Render the data below as a Markdown table with the columns Entry and Content, giving each line its own numbered row. Start with the line containing "In this context, does", continue up to and including the final line of the data, and leave out blank lines.

* START Data shown *

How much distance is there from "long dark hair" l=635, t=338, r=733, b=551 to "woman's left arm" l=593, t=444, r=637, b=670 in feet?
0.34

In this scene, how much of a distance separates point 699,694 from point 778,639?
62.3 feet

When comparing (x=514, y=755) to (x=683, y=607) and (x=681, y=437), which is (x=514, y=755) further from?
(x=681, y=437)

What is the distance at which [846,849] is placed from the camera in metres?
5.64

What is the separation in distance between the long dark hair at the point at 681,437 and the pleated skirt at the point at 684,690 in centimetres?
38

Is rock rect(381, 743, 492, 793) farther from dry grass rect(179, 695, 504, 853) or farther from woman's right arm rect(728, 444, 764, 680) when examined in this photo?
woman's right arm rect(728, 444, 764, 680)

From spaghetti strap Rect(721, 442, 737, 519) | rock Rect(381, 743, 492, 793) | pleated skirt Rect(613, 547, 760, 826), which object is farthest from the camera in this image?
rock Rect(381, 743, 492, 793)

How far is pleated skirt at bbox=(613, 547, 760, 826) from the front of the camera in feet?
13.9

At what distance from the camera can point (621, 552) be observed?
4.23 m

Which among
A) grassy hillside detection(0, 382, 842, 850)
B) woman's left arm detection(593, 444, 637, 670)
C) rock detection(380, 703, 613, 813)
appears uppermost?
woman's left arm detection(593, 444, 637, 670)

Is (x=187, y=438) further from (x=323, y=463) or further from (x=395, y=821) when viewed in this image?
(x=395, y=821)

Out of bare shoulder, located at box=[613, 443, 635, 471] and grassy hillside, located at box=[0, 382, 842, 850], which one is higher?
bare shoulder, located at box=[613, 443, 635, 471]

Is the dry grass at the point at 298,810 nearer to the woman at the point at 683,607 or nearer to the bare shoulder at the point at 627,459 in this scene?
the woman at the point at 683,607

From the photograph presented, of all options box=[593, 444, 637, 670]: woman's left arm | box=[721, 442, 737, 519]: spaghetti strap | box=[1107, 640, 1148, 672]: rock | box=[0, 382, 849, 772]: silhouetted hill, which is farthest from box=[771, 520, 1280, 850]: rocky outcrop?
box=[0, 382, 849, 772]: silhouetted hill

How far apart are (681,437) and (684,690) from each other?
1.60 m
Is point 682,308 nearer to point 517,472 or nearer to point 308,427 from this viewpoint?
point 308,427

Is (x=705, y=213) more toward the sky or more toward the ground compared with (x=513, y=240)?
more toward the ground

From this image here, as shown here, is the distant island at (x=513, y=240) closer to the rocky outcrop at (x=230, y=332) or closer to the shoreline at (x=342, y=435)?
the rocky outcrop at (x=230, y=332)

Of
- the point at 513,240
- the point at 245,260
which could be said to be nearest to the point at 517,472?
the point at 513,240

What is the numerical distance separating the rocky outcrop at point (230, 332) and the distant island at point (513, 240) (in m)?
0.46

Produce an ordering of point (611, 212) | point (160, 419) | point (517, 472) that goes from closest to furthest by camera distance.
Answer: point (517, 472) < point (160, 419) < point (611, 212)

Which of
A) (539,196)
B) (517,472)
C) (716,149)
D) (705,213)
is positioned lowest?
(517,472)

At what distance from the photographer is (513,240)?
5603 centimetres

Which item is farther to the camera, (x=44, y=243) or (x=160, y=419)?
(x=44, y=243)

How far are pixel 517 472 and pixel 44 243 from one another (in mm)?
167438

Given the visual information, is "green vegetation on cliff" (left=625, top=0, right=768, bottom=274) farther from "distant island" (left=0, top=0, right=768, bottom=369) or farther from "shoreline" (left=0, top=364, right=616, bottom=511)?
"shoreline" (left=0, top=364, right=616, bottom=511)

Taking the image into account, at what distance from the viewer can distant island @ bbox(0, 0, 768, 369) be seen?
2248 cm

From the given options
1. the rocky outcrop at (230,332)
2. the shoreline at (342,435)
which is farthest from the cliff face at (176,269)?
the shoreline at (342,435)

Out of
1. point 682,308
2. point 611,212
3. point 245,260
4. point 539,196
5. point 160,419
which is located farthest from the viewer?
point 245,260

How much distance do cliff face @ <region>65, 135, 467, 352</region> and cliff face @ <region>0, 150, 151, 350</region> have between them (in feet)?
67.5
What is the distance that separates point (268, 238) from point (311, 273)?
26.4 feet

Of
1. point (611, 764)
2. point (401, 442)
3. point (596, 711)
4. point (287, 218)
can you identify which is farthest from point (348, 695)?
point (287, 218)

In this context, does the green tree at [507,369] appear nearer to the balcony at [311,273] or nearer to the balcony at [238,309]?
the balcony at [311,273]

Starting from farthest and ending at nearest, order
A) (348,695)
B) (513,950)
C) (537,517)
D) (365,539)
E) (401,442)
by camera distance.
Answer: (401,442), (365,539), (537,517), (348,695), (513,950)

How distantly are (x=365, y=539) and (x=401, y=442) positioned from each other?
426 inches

* END Data shown *

• Worked answer:
| Entry | Content |
|---|---|
| 1 | In this context, does the green tree at [507,369] appear nearer to the balcony at [311,273] or nearer to the balcony at [238,309]? |
| 2 | the balcony at [311,273] |
| 3 | Starting from farthest and ending at nearest, order |
| 4 | A) (348,695) |
| 5 | B) (513,950) |
| 6 | C) (537,517) |
| 7 | D) (365,539) |
| 8 | E) (401,442) |
| 9 | by camera distance. |
| 10 | Answer: (401,442), (365,539), (537,517), (348,695), (513,950) |
| 11 | How distantly are (x=365, y=539) and (x=401, y=442) positioned from each other? |
| 12 | 426 inches |